In 1957, I was shitting into a bucket shared by 50 families that was cleared once every 24 to 48 hours. My bath water was collected by my elder brother from a standpipe 1km down the road. My mum used a charcoal iron and my dad had to pump up the kerosine lamps every night so his kids could do their homework.
Don't come and tell me and the thousands of others around me who lived without running water or electricity how "prosperous" we were because I don't need to watch videos. I have first hand experience.
Thanks to LKY, by 1967, I actually had a tap and an electrical socket in my new home.
By 1970, the gangsters who had extorted thousands of dollars from my uncle who owned a sundry shop were exterminated by the LKY government. The British forces did absolutely nothing to solve this problem. Neither did the Malaysian police between 1963 and 1965.
Thanks for sharing your experience. Fortunately, I did not have to live under such conditions except during army training in Taiwan. The bucket toilet was so smelly that rather than use it, I went to the bushes to do it. Better to have a few mosquito bites on my bum than to tolerate that foul smell.
However, I disagree that all these achievements can be attributed to one man. We would have done it in the global trend of modernisation with or without him.
From Wiki (
http://en.wikipedia.org/wiki/Public_housing_in_Singapore):
"The first public housing built were in SIT Estates, usually located just outside the fringe of Downtown Singapore, such as Tiong Bahru in the Bukit Merah area. SIT estates also appeared in Queenstown such as the Princess Margaret Estate where construction began in
July 1952. In SIT's early plans for the Estate, the new town planning concept was evident with their plans to build housing estates around a commercial centre.

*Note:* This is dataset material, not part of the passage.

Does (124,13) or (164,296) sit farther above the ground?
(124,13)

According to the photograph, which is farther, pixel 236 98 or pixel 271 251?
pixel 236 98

When the HDB took over in 1960, they fully adopted the new town planning concept on a large scale, building entire towns from scratch in locations all around Singapore. Queenstown thus became the HDB's model of its version of a New Town, and they developed this further in Toa Payoh which was the first town to be built entirely from the ground up by the HDB. ...."
So, public housing for the masses was something that was started by the British colonial administration. Even the new town concept originated with them. The civil servants that did it for the SIT Estates under the British were probably just transferred to the HDB which continued the good work that the British had started. The British couldn't finish what they had started because the colonised wanted independence. Would the PAP have been able to continue the public housing program if the British colonial administration did not leave them large financial reserves with which to do it, similar to what the British did when they left Hong Kong? Would our industrialisation have been so rapid if the retreating British military forces did not leave behind facilities which were the best in the region and could be easily converted to civilian use?
In Hong Kong, the British had more time to finish their good work. Here, public housing started in 1953, about the same time as Singapore and continued right through to 1997. Sure the Hongkies themselves took over and continued with the program after 1997, but did Tung Chee Hwa or any of the other Chief Executives try to claim credit for what the British had started?
http://en.wikipedia.org/wiki/Public_housing_in_Hong_Kong
Those same civil servants who did the SIT estates would have done what they are trained by the British to do, regardless of whether the government of the day was lead by the PAP or the BS.
Can't say anything about the triads, except that any government responsible to its electorate would have done it regardless of whether the majority party is PAP or BS. Besides, LKY alone can't do it, he needs a police force. If we need to thank anybody for the elimination of the triads, it is the police force of the mid to late 60s and its chiefs.